(DATASET RECORDS Opens)

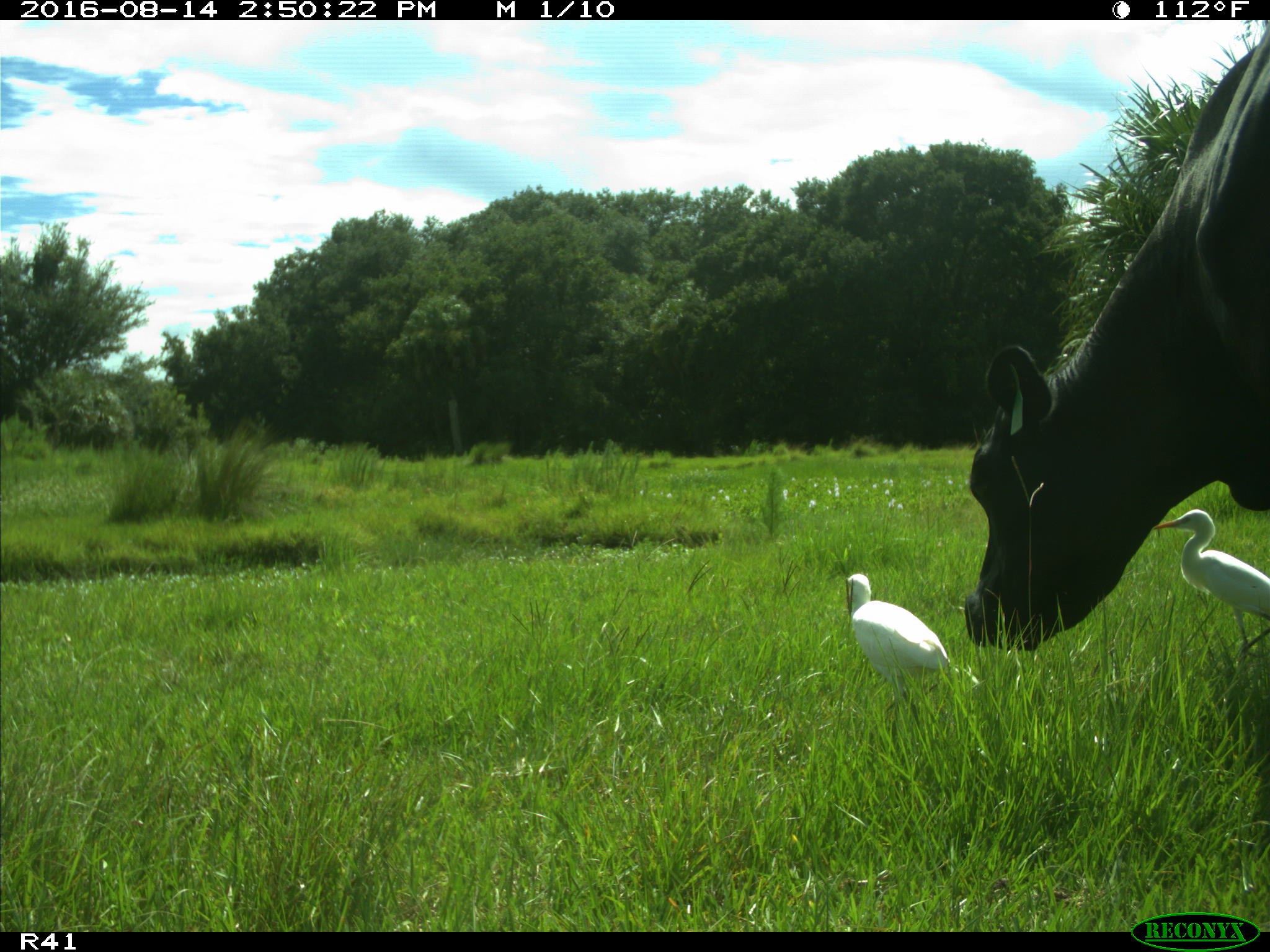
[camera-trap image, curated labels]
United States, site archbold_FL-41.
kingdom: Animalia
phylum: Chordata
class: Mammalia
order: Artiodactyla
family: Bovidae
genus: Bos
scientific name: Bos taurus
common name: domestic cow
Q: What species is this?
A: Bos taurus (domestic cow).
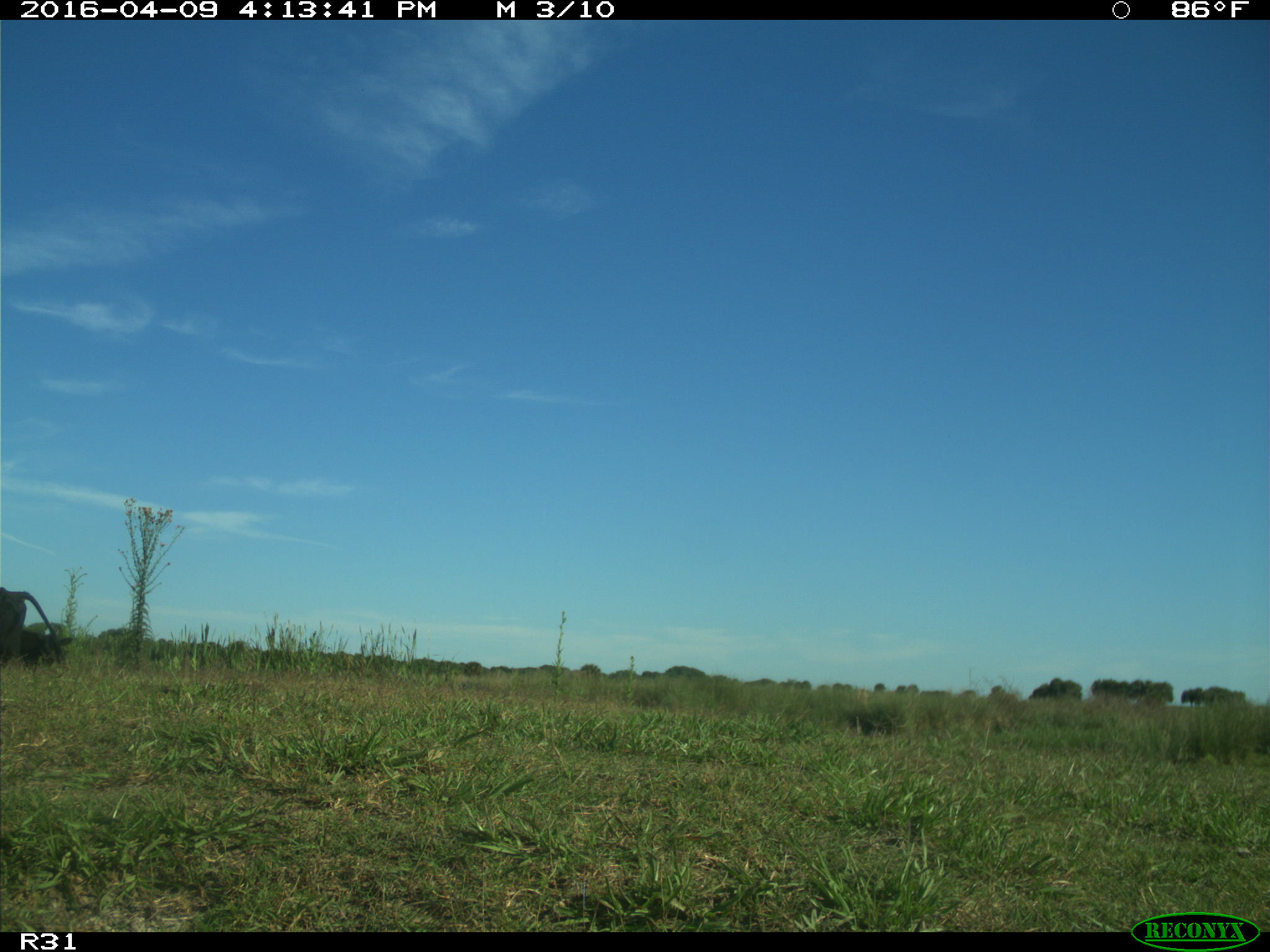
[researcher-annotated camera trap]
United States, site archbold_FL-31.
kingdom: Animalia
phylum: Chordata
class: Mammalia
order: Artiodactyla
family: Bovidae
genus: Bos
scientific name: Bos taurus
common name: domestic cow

(DATASET RECORDS Closes)

▸ ABOUT THIS TASK
With the pictures stripped out, return each record word for word.

▸ ANSWER TO THIS PROBLEM
[camera-trap image, curated labels]
United States, site archbold_FL-41.
kingdom: Animalia
phylum: Chordata
class: Mammalia
order: Artiodactyla
family: Bovidae
genus: Bos
scientific name: Bos taurus
common name: domestic cow
Q: What species is this?
A: Bos taurus (domestic cow).
[researcher-annotated camera trap]
United States, site archbold_FL-31.
kingdom: Animalia
phylum: Chordata
class: Mammalia
order: Artiodactyla
family: Bovidae
genus: Bos
scientific name: Bos taurus
common name: domestic cow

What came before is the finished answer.